=== Input rows ===

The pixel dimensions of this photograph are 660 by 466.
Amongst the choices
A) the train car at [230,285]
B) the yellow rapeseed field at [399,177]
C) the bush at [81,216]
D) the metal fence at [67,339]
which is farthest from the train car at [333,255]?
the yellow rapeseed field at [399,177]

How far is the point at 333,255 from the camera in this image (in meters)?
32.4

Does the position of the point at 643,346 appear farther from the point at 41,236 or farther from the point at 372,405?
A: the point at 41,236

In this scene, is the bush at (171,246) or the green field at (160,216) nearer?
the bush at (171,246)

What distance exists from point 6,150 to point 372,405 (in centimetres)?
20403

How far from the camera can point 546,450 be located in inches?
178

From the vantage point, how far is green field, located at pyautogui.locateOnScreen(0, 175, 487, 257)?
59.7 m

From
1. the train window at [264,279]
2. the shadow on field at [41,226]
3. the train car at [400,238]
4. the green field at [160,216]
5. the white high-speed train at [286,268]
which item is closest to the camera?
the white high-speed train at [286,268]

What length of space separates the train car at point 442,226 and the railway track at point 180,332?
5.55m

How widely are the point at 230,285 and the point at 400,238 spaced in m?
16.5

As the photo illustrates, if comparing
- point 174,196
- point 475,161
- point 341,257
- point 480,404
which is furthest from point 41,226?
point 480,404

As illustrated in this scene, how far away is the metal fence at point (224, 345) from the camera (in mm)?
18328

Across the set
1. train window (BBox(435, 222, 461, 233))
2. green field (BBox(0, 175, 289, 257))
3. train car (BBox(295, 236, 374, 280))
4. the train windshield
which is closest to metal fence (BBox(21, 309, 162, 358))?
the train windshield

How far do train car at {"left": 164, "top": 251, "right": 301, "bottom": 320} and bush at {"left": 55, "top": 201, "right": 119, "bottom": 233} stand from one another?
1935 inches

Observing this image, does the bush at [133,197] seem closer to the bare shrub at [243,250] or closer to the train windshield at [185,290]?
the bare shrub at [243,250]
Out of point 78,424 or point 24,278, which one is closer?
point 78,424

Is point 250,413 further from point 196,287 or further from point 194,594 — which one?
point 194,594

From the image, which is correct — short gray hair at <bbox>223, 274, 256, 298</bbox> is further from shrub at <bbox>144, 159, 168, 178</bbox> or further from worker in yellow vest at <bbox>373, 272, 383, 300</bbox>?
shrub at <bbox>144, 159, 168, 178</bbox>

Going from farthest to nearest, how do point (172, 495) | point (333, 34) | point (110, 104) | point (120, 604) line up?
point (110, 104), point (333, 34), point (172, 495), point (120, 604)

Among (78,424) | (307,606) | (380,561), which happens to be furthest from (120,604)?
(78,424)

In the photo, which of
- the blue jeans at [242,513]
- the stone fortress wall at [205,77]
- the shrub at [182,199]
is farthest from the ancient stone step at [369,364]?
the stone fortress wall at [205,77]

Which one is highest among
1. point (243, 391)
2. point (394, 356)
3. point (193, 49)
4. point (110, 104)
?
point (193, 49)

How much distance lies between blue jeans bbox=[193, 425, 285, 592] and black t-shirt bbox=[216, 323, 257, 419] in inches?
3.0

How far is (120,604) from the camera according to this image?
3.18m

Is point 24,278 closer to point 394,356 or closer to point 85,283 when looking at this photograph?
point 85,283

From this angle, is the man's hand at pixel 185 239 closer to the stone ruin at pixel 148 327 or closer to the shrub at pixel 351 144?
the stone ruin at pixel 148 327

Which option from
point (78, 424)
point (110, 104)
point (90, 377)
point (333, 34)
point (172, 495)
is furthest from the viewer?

===

Job> Set out every row above as a numbered list, dropping the blank lines.

Answer for the task>
1. The pixel dimensions of this photograph are 660 by 466.
2. Amongst the choices
3. A) the train car at [230,285]
4. B) the yellow rapeseed field at [399,177]
5. C) the bush at [81,216]
6. D) the metal fence at [67,339]
7. which is farthest from the train car at [333,255]?
8. the yellow rapeseed field at [399,177]
9. How far is the point at 333,255 from the camera in this image (in meters)?
10. 32.4
11. Does the position of the point at 643,346 appear farther from the point at 41,236 or farther from the point at 372,405?
12. A: the point at 41,236
13. In this scene, is the bush at (171,246) or the green field at (160,216) nearer?
14. the bush at (171,246)
15. What distance exists from point 6,150 to point 372,405 (in centimetres)?
16. 20403
17. How far from the camera can point 546,450 be located in inches?
18. 178
19. From the vantage point, how far is green field, located at pyautogui.locateOnScreen(0, 175, 487, 257)?
20. 59.7 m
21. From
22. 1. the train window at [264,279]
23. 2. the shadow on field at [41,226]
24. 3. the train car at [400,238]
25. 4. the green field at [160,216]
26. 5. the white high-speed train at [286,268]
27. which item is closest to the camera?
28. the white high-speed train at [286,268]
29. What length of space separates the train car at point 442,226 and the railway track at point 180,332?
30. 5.55m
31. How widely are the point at 230,285 and the point at 400,238 spaced in m?
32. 16.5
33. As the photo illustrates, if comparing
34. - point 174,196
35. - point 475,161
36. - point 341,257
37. - point 480,404
38. which is furthest from point 41,226?
39. point 480,404
40. As illustrated in this scene, how far away is the metal fence at point (224, 345) from the camera (in mm)?
41. 18328
42. Across the set
43. 1. train window (BBox(435, 222, 461, 233))
44. 2. green field (BBox(0, 175, 289, 257))
45. 3. train car (BBox(295, 236, 374, 280))
46. 4. the train windshield
47. which is closest to metal fence (BBox(21, 309, 162, 358))?
48. the train windshield
49. How far do train car at {"left": 164, "top": 251, "right": 301, "bottom": 320} and bush at {"left": 55, "top": 201, "right": 119, "bottom": 233} stand from one another?
50. 1935 inches
51. Observing this image, does the bush at [133,197] seem closer to the bare shrub at [243,250] or closer to the train windshield at [185,290]?
52. the bare shrub at [243,250]
53. Out of point 78,424 or point 24,278, which one is closer?
54. point 78,424
55. Is point 250,413 further from point 196,287 or further from point 194,594 — which one?
56. point 194,594
57. From the image, which is correct — short gray hair at <bbox>223, 274, 256, 298</bbox> is further from shrub at <bbox>144, 159, 168, 178</bbox> or further from worker in yellow vest at <bbox>373, 272, 383, 300</bbox>?
58. shrub at <bbox>144, 159, 168, 178</bbox>
59. Going from farthest to nearest, how do point (172, 495) | point (333, 34) | point (110, 104) | point (120, 604) line up?
60. point (110, 104), point (333, 34), point (172, 495), point (120, 604)
61. Among (78,424) | (307,606) | (380,561), which happens to be furthest from (120,604)?
62. (78,424)
63. In the photo, which of
64. - the blue jeans at [242,513]
65. - the stone fortress wall at [205,77]
66. - the shrub at [182,199]
67. is farthest from the ancient stone step at [369,364]?
68. the stone fortress wall at [205,77]
69. Which one is highest among
70. 1. point (243, 391)
71. 2. point (394, 356)
72. 3. point (193, 49)
73. 4. point (110, 104)
74. ?
75. point (193, 49)
76. How much distance lies between blue jeans bbox=[193, 425, 285, 592] and black t-shirt bbox=[216, 323, 257, 419] in inches?
77. 3.0
78. How far is (120,604) from the camera according to this image?
79. 3.18m
80. Is point 24,278 closer to point 394,356 or closer to point 85,283 when looking at this photograph?
81. point 85,283
82. From this angle, is the man's hand at pixel 185 239 closer to the stone ruin at pixel 148 327 or closer to the shrub at pixel 351 144?
83. the stone ruin at pixel 148 327
84. Which option from
85. point (78, 424)
86. point (110, 104)
87. point (90, 377)
88. point (333, 34)
89. point (172, 495)
90. is furthest from the viewer?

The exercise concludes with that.